Given passage:
= = = =

Neil Dellacroce was described by Angelo Bruno as a "capodecina di capodecina" because he represented a faction of other captains but he wasn't officially that. When someone was making a formal introduction they wouldn't say "Joe meet Neil, capodecina di capodecina". But in conversation Bruno wanted to communicate that Dellacroce had a representational role over a group of captains and Magaddino indicated Tommy Rava previously had the same role over the same faction. Nick Gentile wasn't a captain but him being named sostituto over multiple Agrigento decine in the same Family is similar.

Basically the Gambinos gave certain factions their own de facto leader and for Dellacroce it became even more concrete when he became underboss and repped them on the admin. You also see this with Vito Genovese when Costello was boss. You don't see this with Profaci/Magliocco or Bonanno/Garofalo/Morales where the boss and underboss came from the same faction. Another side of the organizational vs. operational discussion that hasn't been brought up much in this thread is politics. Politics often relect formal org titles but politics also go outside of it.

Like the above guys said, there is organizational precedence for a group of consiglieri. Buscetta and Calderone said it existed in Sicily and it was all over the historic US. It wasn't because they all operated as advisors -- it was because the organization formally elected/appointed them. This disappeared over time but we're at a point where many of us aren't surprised to find out a given US Family had a consiglio.

That's why it's exceptional the DeCavalcantes allegedly had two underbosses or there is more to it that wasn't put in context (i.e. Majuri was acting for LaSelva because he was on Connecticut). We don't see Cosa Nostra Families with two underbosses and it would mean the DeCavalcantes truly were "different" as some people try to make other Families out to be. If we had wiretaps of Giancana that made reference to two underbosses it would be taken as evidence that Chicago was fundamentally different but because it's the good old DeCavalcantes it's treated with a shrug. "So they might have had two underbosses, okay let's talk about John Gotti."

= = = =

Supplied data:
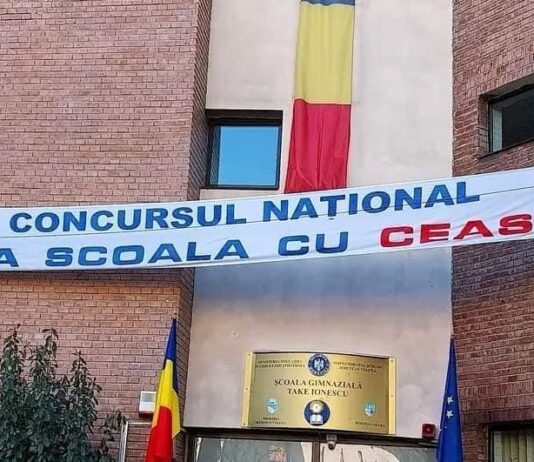 Concursul Național Interdisciplinar „La Școala cu Ceas”, ediția a XXIV-a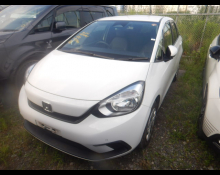 Honda Fit 2022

= = = =

Exercise instructions: Please give back the passage on Mafia Family structure from the words "Basically the Gambinos" through "outside of it.", switching "de facto leader" to "unofficial head". Work from the passage on Mafia Family structure alone, not the listing.

Expected answer:
Basically the Gambinos gave certain factions their own unofficial head and for Dellacroce it became even more concrete when he became underboss and repped them on the admin. You also see this with Vito Genovese when Costello was boss. You don't see this with Profaci/Magliocco or Bonanno/Garofalo/Morales where the boss and underboss came from the same faction. Another side of the organizational vs. operational discussion that hasn't been brought up much in this thread is politics. Politics often relect formal org titles but politics also go outside of it.